This space in the new building of First United Methodist Church of Villa Rica will house the worship services on Sunday for the first time. The two services can now serve a total of 900 worshipers on Sunday. The new building is 18,000 square feet and cost $3.5 million. (Photo by Cliff Williams/Times-Georgian)
The Villa Rica First United Methodist Church, which spent more than 100 years on North Avenue in downtown Villa Rica, will hold its first services Sunday, Dec. 16, at 8:30 a.m. and 11 a.m. in a new, 18,000-square-foot sanctuary on Highway 61 near the Villa Rica V-Plex.
Sunday from 5 p.m. to 7 p.m. the congregation will get the new building ready for Christmas.
“We’ll have our first services on Sunday morning and then Sunday night, our first full day in here, we’ll decorate it for Christmas,” said the Rev. Derek Porter. “We’ll have a fellowship night and we’ll have Santa Claus and we’ll decorate it and have soup and chili and cornbread and just a great fellowship night for the church.”
The official name of the new location will be the Villa Rica First United Methodist Church at The Garden.
The addition of “garden” to the name of the church has obvious biblical meanings, from the first garden, the Garden of Eden, to the Garden of Gethsemane where Jesus prayed for God’s will.
Porter and his congregation left no stone unturned in incorporating the garden theme in FUMC’s new sanctuary, from the green paint on the walls inside the building, to the vegetable garden the church has planted the past two years to help feed needy families behind a cottage that is part of the new property.
Starting early next year, Villa Rica First United Methodist plans to begin running a food pantry to help feed those in need in the community.
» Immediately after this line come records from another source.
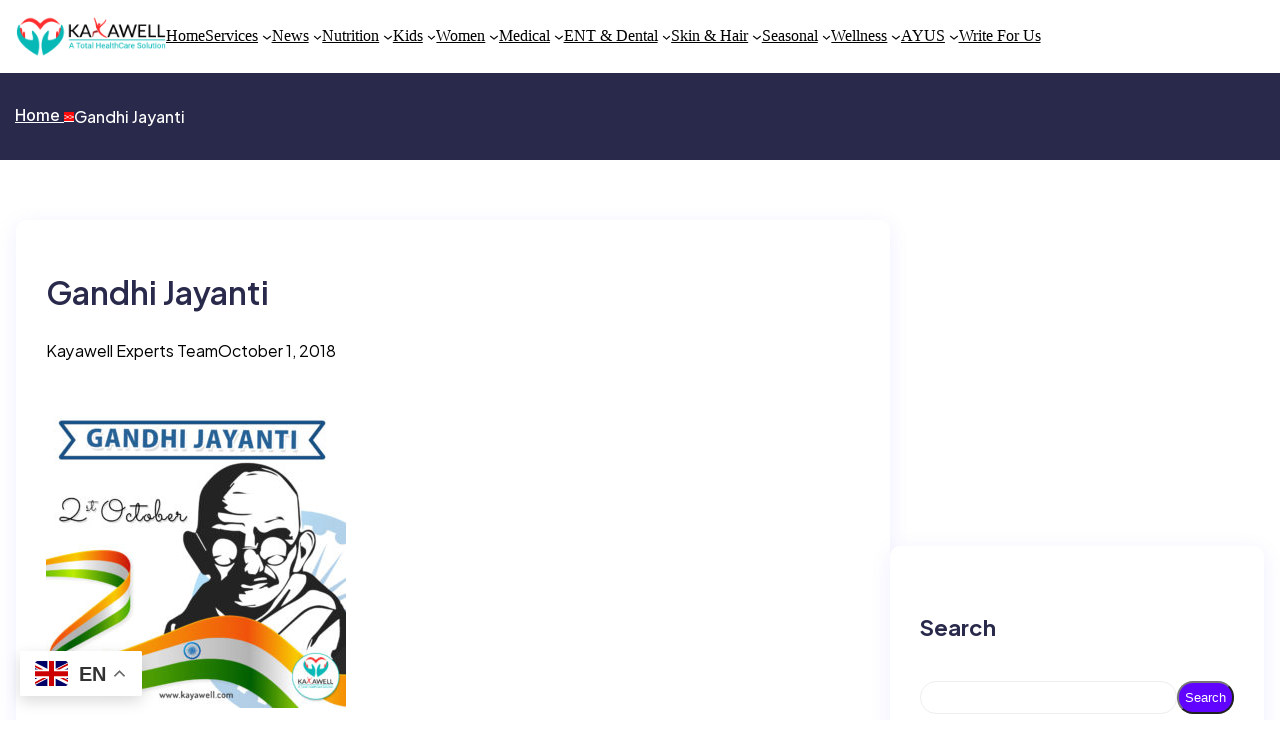

--- FILE ---
content_type: text/html; charset=utf-8
request_url: https://www.google.com/recaptcha/api2/aframe
body_size: 268
content:
<!DOCTYPE HTML><html><head><meta http-equiv="content-type" content="text/html; charset=UTF-8"></head><body><script nonce="HROveeG2koSKvOJIbHZM7Q">/** Anti-fraud and anti-abuse applications only. See google.com/recaptcha */ try{var clients={'sodar':'https://pagead2.googlesyndication.com/pagead/sodar?'};window.addEventListener("message",function(a){try{if(a.source===window.parent){var b=JSON.parse(a.data);var c=clients[b['id']];if(c){var d=document.createElement('img');d.src=c+b['params']+'&rc='+(localStorage.getItem("rc::a")?sessionStorage.getItem("rc::b"):"");window.document.body.appendChild(d);sessionStorage.setItem("rc::e",parseInt(sessionStorage.getItem("rc::e")||0)+1);localStorage.setItem("rc::h",'1766942613012');}}}catch(b){}});window.parent.postMessage("_grecaptcha_ready", "*");}catch(b){}</script></body></html>

--- FILE ---
content_type: text/css
request_url: https://www.kayawell.com/blog/wp-content/themes/postblog/style.css?ver=1.3
body_size: -196
content:
.attachment-post-thumbnail{
	    object-fit: contain !important;
}
.sfsiplus_footerLnk {
display:none !important
}

--- FILE ---
content_type: application/javascript
request_url: https://www.kayawell.com/blog/wp-content/uploads/custom-css-js/2080.js?v=6281
body_size: -132
content:
/******* Do not edit this file *******
Simple Custom CSS and JS - by Silkypress.com
Saved: May 20 2022 | 12:53:11 */
$("a.custom-logo-link").attr("href", "https://www.kayawell.com/");


“Everything we do here is going to be using the garden theme,” Porter said. “We’ll do a sermon on it. It’s using the green imagery. We’re going to be focusing on recycling and being responsible. There’s
See Garden/page B2
garden imagery all the way through the Bible – stewardship of God, of what God has given us, stewardship of God’s resources and everything that God has entrusted us with.”
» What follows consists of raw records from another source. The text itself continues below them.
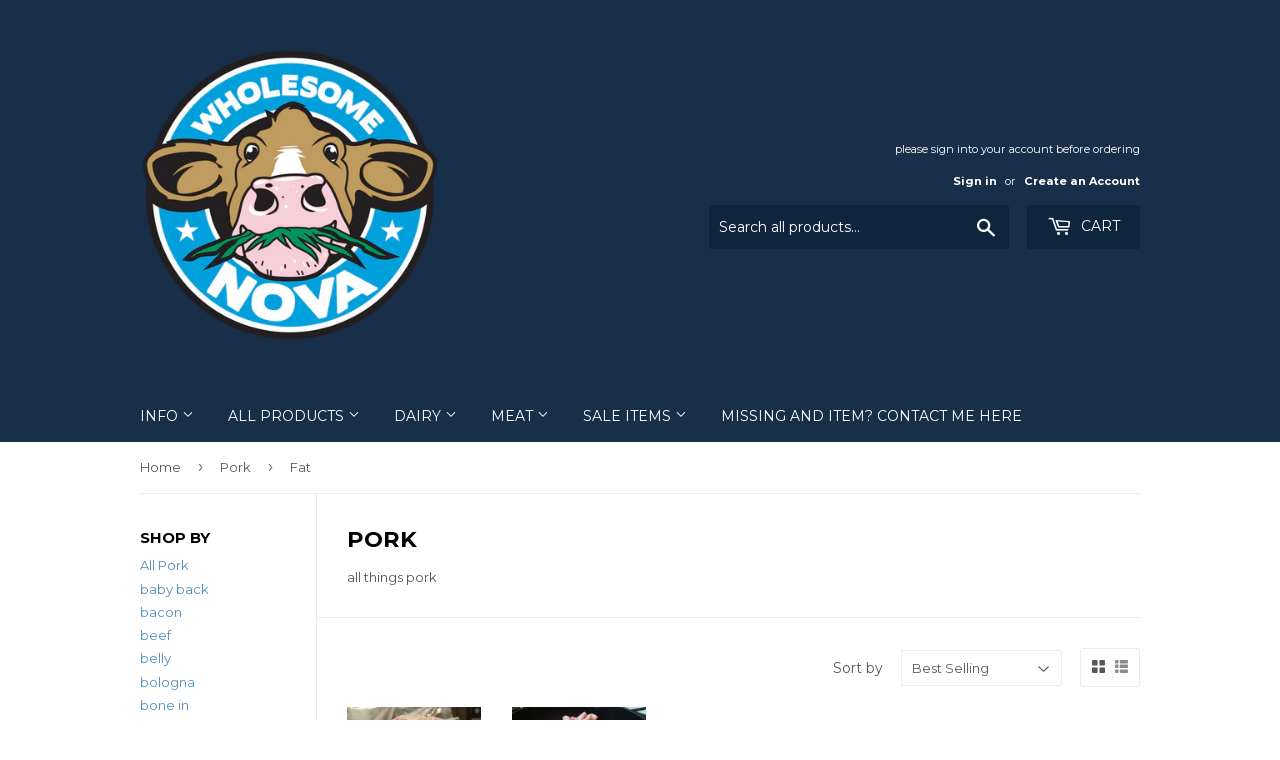

--- FILE ---
content_type: text/css
request_url: https://wholesomenova.com/cdn/shop/t/22/assets/bold-custom.css?v=54532728758402818451695051306
body_size: -736
content:
#member_membership_button {
  display: none !important;
}

--- FILE ---
content_type: text/css
request_url: https://wholesomenova.com/cdn/shop/t/22/assets/flits_custom.css?v=75742225515191913131674575401
body_size: -669
content:
@media only screen and (min-width: 992px){#flits-form-profile .flits-col-md-6{width:55%!important}}
/*# sourceMappingURL=/cdn/shop/t/22/assets/flits_custom.css.map?v=75742225515191913131674575401 */


--- FILE ---
content_type: text/javascript
request_url: https://wholesomenova.com/cdn/shop/t/22/assets/flits_custom.js?v=60586255561365105201690539807
body_size: 65
content:
(function(Flits2){Flits2.Metafields.IS_SOCIAL_LOGIN_PAID&&Flits2.Metafields.IS_SOCIAL_LOGIN_ENABLE&&window.flitsObjects.allCssJs.socialLoginJs&&Flits2.LoadStyleScript("socialLoginJs",window.flitsObjects.allCssJs.socialLoginJs.url),Flits2(document).on("Flits:CartAutomaticCode:Loaded",function(event){localStorage.removeItem("__ui")}),Flits2.Metafields.IS_STORE_CREDIT_PAID&&Flits2.Metafields.is_store_credit_enable&&window.flitsObjects.storeData.customer_id!=-1&&document.addEventListener("click",function(event){var flits_credit_added_attr=Flits2(event.target).attr("data-flits");if(console.log(flits_credit_added_attr),typeof flits_credit_added_attr<"u"&&flits_credit_added_attr=="store-credit-added"){var submitBtn=event.target;return Flits2.setupcheckoutProcess.apply(Flits2.StoreCreditCart,[event,submitBtn])}},!0),Flits2.extend({redirectToCheckout:async function(parameters){parameters=parameters||{};var form=Flits2(Flits2.StoreCreditCart.settings.checkoutFormSelectors.join(","));if(form.length<=0)return location.href=location.origin+"/discount/"+parameters?.discount+"?redirect=/checkout",!0;fetch(`/discount/${parameters?.discount}`).then(function(){var form_action=form.attr("action"),form_action_data=Flits2.parseURL(form_action);Flits2.each(parameters,function(index,item){var existing=form.find("[name='"+index+"']");existing.length<=0?form.append("<input type='hidden' name='"+index+"' value='"+item+"'>"):existing.val(item),form_action_data.searchObject[index]?form_action=form_action.replace(index+"="+form_action_data.searchObject[index],item):form_action+=(form_action.indexOf("?")!==-1?"&":"?")+index+"="+item}),form.append("<input type='hidden' name='checkout' value='true'>"),form.attr("action",form_action),form.trigger("submit",[{flitsFormSubmitted:!0}])})}})})(Flits);
//# sourceMappingURL=/cdn/shop/t/22/assets/flits_custom.js.map?v=60586255561365105201690539807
The church had been at the North Avenue location since 1895. Prior to that, the congregation met at a Methodist church in the Fullerville community going back roughly 150 years ago until that building burned down, according to Porter.
Porter said the the church was “landlocked” at the old building, so First United Methodist decided to sell the church this past January to World Changers International. But the history made at the old location and all those who had helped build up the FUMC there over the past century was something not lost on Porter.
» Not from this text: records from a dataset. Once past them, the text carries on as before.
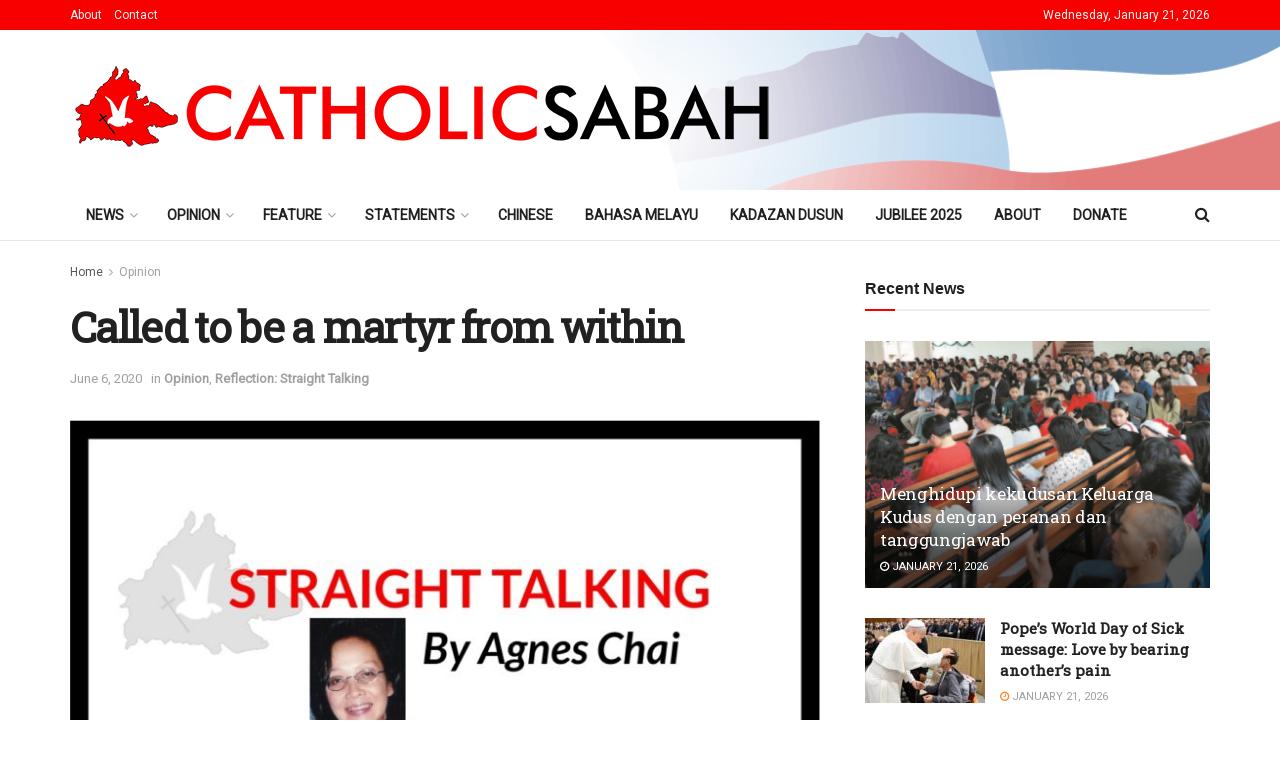

--- FILE ---
content_type: text/html; charset=utf-8
request_url: https://www.google.com/recaptcha/api2/aframe
body_size: 268
content:
<!DOCTYPE HTML><html><head><meta http-equiv="content-type" content="text/html; charset=UTF-8"></head><body><script nonce="T5UR1ABpZpFK_YooZDq8NQ">/** Anti-fraud and anti-abuse applications only. See google.com/recaptcha */ try{var clients={'sodar':'https://pagead2.googlesyndication.com/pagead/sodar?'};window.addEventListener("message",function(a){try{if(a.source===window.parent){var b=JSON.parse(a.data);var c=clients[b['id']];if(c){var d=document.createElement('img');d.src=c+b['params']+'&rc='+(localStorage.getItem("rc::a")?sessionStorage.getItem("rc::b"):"");window.document.body.appendChild(d);sessionStorage.setItem("rc::e",parseInt(sessionStorage.getItem("rc::e")||0)+1);localStorage.setItem("rc::h",'1768995013900');}}}catch(b){}});window.parent.postMessage("_grecaptcha_ready", "*");}catch(b){}</script></body></html>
“One of the things we did before we put a shovel in the ground over here is we talked about the history and that we’re not leaving the history behind,” said Porter. “Those are our roots, that period and that church and that building are our roots that we are using now to grow.”
With the new church under construction, Porter moved services for his 600-member congregation to Bay Springs Middle School on Jan. 15 and has held his sermons there for the past 48 weeks.
The new building gives FUMC room for 900 parishioners and there are plans for a larger, 24,000-square-foot facility to be built adjacent to the new church in the next five to six years, Porter said.
Aesthetic detail was something FUMC put a lot of focus on when designing its new church, especially with its high visibility from Highway 61. Three large wooden crosses scatter a field between the church property and the V-Plex. The driveway leading up to the church is lined with oak trees rather than traditional pear trees, a symbol of the church’s longevity in the community. And the church is covered in brick rather than metal with high-reaching arches around the exterior.
“We stand on the shoulders of saints of over 100 years in this community,” Porter said. “Of folks who’ve worked really, really hard. We get to celebrate this today, but there are some people who have been very generous, who work very, very hard that have allowed us to celebrate this today.”